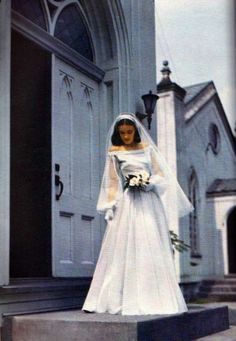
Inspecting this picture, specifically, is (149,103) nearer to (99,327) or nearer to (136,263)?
(136,263)

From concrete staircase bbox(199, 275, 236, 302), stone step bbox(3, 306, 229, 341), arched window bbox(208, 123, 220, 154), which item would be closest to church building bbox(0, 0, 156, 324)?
stone step bbox(3, 306, 229, 341)

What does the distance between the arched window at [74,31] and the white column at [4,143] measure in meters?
1.55

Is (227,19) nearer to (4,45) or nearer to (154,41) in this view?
(4,45)

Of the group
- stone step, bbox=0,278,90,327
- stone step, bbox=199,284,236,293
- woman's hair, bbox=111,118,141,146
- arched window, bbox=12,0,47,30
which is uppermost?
arched window, bbox=12,0,47,30

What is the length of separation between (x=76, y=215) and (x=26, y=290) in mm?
1706

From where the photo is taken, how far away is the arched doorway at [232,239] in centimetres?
1586

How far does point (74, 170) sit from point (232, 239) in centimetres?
1084

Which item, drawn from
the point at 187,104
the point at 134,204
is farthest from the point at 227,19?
the point at 187,104

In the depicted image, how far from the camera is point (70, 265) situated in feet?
19.9

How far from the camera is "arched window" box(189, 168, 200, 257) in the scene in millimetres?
14898

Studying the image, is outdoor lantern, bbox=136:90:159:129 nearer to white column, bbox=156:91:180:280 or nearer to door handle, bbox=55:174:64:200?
door handle, bbox=55:174:64:200

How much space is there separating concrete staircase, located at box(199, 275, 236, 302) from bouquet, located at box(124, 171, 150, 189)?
8.29m

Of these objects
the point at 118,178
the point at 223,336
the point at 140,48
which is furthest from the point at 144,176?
the point at 140,48

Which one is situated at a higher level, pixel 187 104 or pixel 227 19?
pixel 187 104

========================

AIM: Arrange every line of the rows above as a Markdown table with two columns, "No." for the line number and "Text" for the line itself, skipping blank lines. Leave the pictures out.

OUTPUT OF THE EXERCISE:
| No. | Text |
|---|---|
| 1 | Inspecting this picture, specifically, is (149,103) nearer to (99,327) or nearer to (136,263)? |
| 2 | (136,263) |
| 3 | From concrete staircase bbox(199, 275, 236, 302), stone step bbox(3, 306, 229, 341), arched window bbox(208, 123, 220, 154), which item would be closest to church building bbox(0, 0, 156, 324)? |
| 4 | stone step bbox(3, 306, 229, 341) |
| 5 | What does the distance between the arched window at [74,31] and the white column at [4,143] measure in meters? |
| 6 | 1.55 |
| 7 | Is (227,19) nearer to (4,45) or nearer to (154,41) in this view? |
| 8 | (4,45) |
| 9 | Of the group |
| 10 | - stone step, bbox=0,278,90,327 |
| 11 | - stone step, bbox=199,284,236,293 |
| 12 | - woman's hair, bbox=111,118,141,146 |
| 13 | - arched window, bbox=12,0,47,30 |
| 14 | which is uppermost? |
| 15 | arched window, bbox=12,0,47,30 |
| 16 | What is the length of separation between (x=76, y=215) and (x=26, y=290) in mm? |
| 17 | 1706 |
| 18 | From where the photo is taken, how far away is the arched doorway at [232,239] in centimetres? |
| 19 | 1586 |
| 20 | How far does point (74, 170) sit from point (232, 239) in centimetres? |
| 21 | 1084 |
| 22 | Which item, drawn from |
| 23 | the point at 187,104 |
| 24 | the point at 134,204 |
| 25 | is farthest from the point at 227,19? |
| 26 | the point at 187,104 |
| 27 | In the depicted image, how far from the camera is point (70, 265) situated in feet? |
| 28 | 19.9 |
| 29 | How far from the camera is "arched window" box(189, 168, 200, 257) in the scene in millimetres? |
| 30 | 14898 |
| 31 | Studying the image, is outdoor lantern, bbox=136:90:159:129 nearer to white column, bbox=156:91:180:280 or nearer to door handle, bbox=55:174:64:200? |
| 32 | door handle, bbox=55:174:64:200 |
| 33 | How much space is there separating concrete staircase, located at box(199, 275, 236, 302) from bouquet, located at box(124, 171, 150, 189)? |
| 34 | 8.29m |
| 35 | Of these objects |
| 36 | the point at 118,178 |
| 37 | the point at 223,336 |
| 38 | the point at 140,48 |
| 39 | which is furthest from the point at 144,176? |
| 40 | the point at 140,48 |
| 41 | Which one is situated at a higher level, pixel 187 104 or pixel 227 19? |
| 42 | pixel 187 104 |